> _Job_
Return every line of the records below that contains the string "roadside", matching case exactly.

— begin Recorded information —

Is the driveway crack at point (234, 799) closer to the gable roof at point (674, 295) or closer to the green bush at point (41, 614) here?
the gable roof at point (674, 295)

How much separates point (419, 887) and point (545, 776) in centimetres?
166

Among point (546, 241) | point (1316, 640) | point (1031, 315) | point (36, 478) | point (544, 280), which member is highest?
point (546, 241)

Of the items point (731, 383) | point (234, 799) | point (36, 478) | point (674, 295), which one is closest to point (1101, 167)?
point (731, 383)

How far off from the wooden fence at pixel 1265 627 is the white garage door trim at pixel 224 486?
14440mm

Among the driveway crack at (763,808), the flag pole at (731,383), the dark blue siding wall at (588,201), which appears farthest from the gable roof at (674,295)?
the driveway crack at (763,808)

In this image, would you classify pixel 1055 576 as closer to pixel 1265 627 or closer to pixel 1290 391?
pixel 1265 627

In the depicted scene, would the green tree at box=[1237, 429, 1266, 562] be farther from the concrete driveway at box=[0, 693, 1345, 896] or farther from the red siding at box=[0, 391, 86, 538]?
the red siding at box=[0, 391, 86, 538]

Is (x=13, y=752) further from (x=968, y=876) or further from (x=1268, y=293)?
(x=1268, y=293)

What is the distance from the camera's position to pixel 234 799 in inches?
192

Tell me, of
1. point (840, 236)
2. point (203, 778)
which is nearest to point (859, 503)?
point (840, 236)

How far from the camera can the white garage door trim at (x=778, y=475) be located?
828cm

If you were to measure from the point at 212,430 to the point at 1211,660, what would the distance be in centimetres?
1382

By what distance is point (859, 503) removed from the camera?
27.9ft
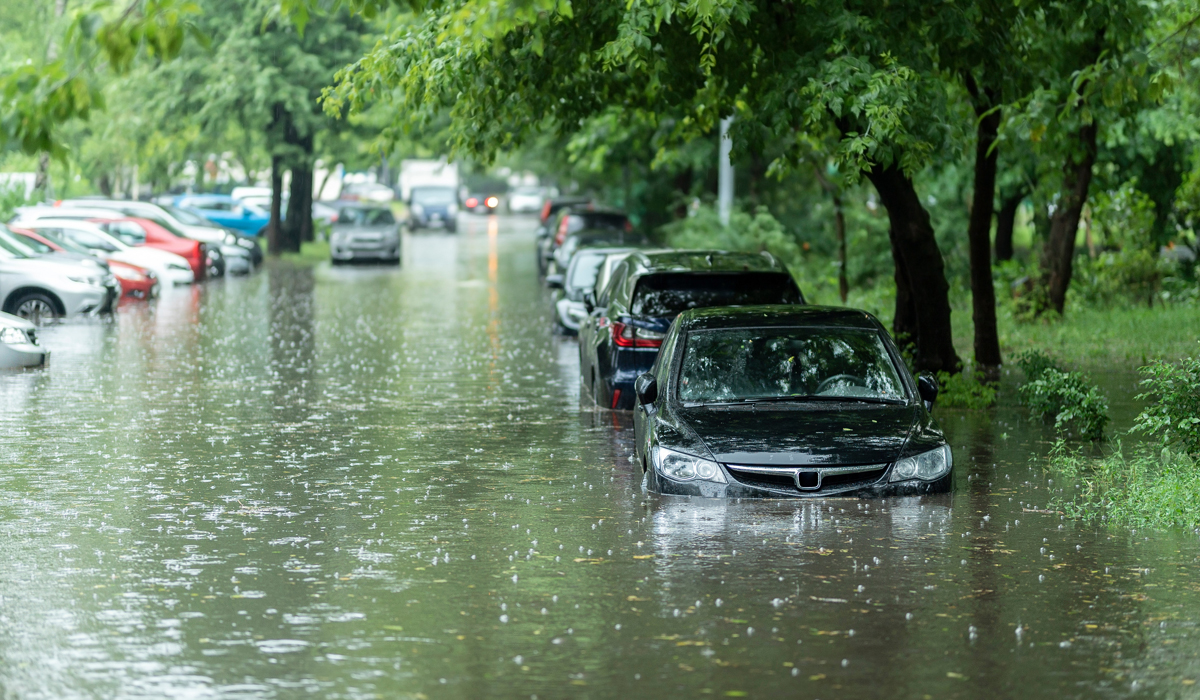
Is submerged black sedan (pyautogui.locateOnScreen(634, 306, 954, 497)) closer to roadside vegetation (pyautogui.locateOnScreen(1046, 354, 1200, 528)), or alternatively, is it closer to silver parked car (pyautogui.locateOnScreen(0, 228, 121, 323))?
roadside vegetation (pyautogui.locateOnScreen(1046, 354, 1200, 528))

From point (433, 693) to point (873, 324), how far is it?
5.83 metres

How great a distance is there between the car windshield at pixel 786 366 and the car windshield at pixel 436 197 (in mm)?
59253

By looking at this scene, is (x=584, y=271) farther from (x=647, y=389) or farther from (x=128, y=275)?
(x=647, y=389)

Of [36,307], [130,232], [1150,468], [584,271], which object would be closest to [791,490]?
[1150,468]

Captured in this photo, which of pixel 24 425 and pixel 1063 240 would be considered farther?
pixel 1063 240

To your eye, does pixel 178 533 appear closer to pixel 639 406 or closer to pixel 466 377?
pixel 639 406

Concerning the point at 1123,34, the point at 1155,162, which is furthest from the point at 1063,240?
the point at 1155,162

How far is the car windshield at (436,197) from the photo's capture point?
70.0 m

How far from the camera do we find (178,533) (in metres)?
9.77

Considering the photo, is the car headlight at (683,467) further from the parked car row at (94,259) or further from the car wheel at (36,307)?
the car wheel at (36,307)

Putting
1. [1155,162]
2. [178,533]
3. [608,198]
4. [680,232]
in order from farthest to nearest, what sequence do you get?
[608,198]
[680,232]
[1155,162]
[178,533]

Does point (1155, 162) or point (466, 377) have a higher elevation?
point (1155, 162)

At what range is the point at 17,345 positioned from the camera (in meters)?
19.2

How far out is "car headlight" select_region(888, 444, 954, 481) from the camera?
1007 cm
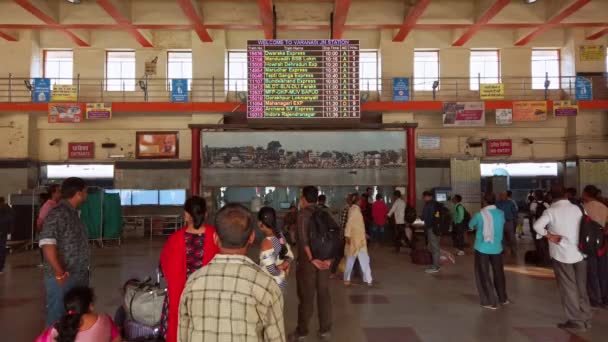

— end Recorded information —

> _Expected answer_
Is submerged black sedan (pyautogui.locateOnScreen(634, 306, 954, 497)) closer to roadside vegetation (pyautogui.locateOnScreen(1046, 354, 1200, 528)), or alternatively, is it closer to silver parked car (pyautogui.locateOnScreen(0, 228, 121, 323))?
roadside vegetation (pyautogui.locateOnScreen(1046, 354, 1200, 528))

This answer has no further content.